Dari rencana besar yang digulirkan, hanya Viaduk Suniaraja yang berhasil diwujudkan.
Saat membangun viaduk, dua jalan dibangun untuk melancarkan lalu lintas di sekitarnya, yakni jalan terusan yang menghubungkan Jalan Suniaraja dengan Jalan Braga, dan Jalan Javaveem yang dibangun persis di samping tenggara jembatan.
Pembangunan viaduk dan terusan Jalan Suniaraja tenyata harus memangkas perkampungan di sekitarnya. Perlahan, perkampungan itu menghilang dan berganti dengan bangunan-bangunan modern. Dan nama Javaveem semakin memudar setelah gudang yang berada di tepi jalan Braga ini diganti dengan gedung lain.
Meski demikian, sekitar tahun 1950-an, gudang javaveem masih berfungsi.

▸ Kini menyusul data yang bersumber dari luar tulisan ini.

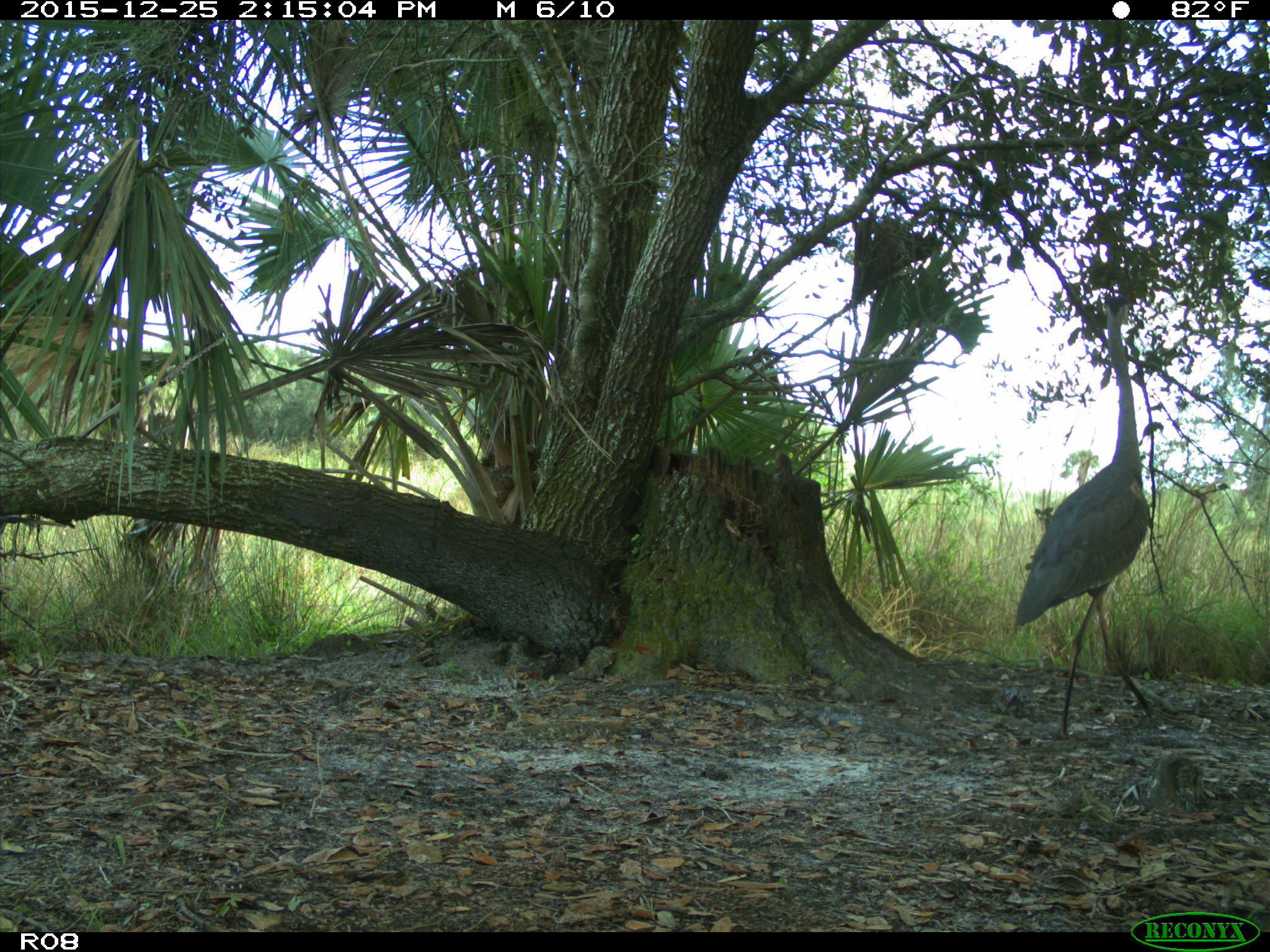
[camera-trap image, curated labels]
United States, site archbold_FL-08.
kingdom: Animalia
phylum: Chordata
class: Aves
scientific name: Aves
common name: birds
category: unidentified bird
Unidentified bird (birds) (Aves).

Berdasarkan penuturan Us Tiarsa dalam buku Basa Bandung Halimunan (2011), gudang Javaveem di Jalan Braga sering dipakai sebagai tempat transit teh dan hasil bumi dari Bandung selatan sebelum dibawa ke Tanjung Priok di Jakarta.
Hari ini, Bank Mandiri Kantor Cabang Braga berdiri tegak di lokasi gudang Javaveem. Selain itu, nama Jalan Javaveem diganti menjadi Jalan Viaduct (memakai kata aslinya, bukan viaduk).
Saat kereta api jurusan Surabaya yang membawa rombongan Sukarno dan keluarga melewati jembatan lama Ci Kapundung, Inggit merasakan kesedihannya. Tempat dia melewatkan masa kecil dan remaja akan ditinggalkan. Kesedihan yang menjadi tanda bahwa daerah belakang Javaeem dan jembatan Ci Kapundung memang berubah.
Ketika Inggit kembali ke Kota Bandung setelah perceraiannya dengan Sukarno, kawasan ini benar-benar berubah. Tidak ada lagi anak-anak yang bermain di bantaran sungai Ci kapundung, tidak ada lagi permukiman penduduk, semuanya telah berganti.